Jewell points out that the S&L could make an additional $40,000 profit over the life of a mortgage if it takes the $45,000 from the foreclosure and loans it out at 16 percent instead of the current rate of 8 3/4 percent. It could make a real difference on profits, he said, if the lender forecloses on enough of its low-interest loans, he added.
Smith counters that none of the S&L's low-interest mortgages can be foreclosed until the borrower defaults.
"We also have 4s and 5s and 6s and 7s, and we can't do anything about them.
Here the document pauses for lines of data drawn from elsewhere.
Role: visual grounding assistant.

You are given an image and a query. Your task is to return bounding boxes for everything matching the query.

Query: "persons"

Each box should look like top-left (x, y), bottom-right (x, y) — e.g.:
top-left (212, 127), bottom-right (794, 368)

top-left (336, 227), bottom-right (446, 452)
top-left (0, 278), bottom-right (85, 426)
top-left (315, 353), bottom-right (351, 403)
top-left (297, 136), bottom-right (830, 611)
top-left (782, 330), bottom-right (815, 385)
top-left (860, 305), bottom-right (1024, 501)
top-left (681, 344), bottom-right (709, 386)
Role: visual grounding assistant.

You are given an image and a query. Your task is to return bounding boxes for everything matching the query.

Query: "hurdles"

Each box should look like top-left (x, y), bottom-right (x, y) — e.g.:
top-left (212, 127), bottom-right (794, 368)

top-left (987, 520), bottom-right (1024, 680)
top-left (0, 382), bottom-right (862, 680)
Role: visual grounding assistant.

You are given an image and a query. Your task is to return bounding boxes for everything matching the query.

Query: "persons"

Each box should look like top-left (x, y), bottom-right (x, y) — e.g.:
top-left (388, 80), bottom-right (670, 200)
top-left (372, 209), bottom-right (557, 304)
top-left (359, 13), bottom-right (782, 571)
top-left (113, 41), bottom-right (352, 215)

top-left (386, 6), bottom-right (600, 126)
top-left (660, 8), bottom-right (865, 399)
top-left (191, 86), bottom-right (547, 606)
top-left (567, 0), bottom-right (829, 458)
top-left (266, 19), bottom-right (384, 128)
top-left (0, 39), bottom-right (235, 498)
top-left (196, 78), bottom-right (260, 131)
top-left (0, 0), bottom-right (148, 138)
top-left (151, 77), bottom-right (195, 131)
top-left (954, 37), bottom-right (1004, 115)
If we could foreclose on a mortgage to move the rates, it would be quite interesting. . . . If we could, the S&L industry wouldn't be in the condition it's in today," Smith said.
For his part, Jewell has hired a lawyer to file for an injunction against the foreclosure auction on his home and says he has spent $1,000 in legal costs so far. He has contacted various members of the media, and his friends and neighbors have started calling the S&L to protest. Smith reports that one woman said she planned to picket the S&L but that as of Tuesday she hadn't shown up yet.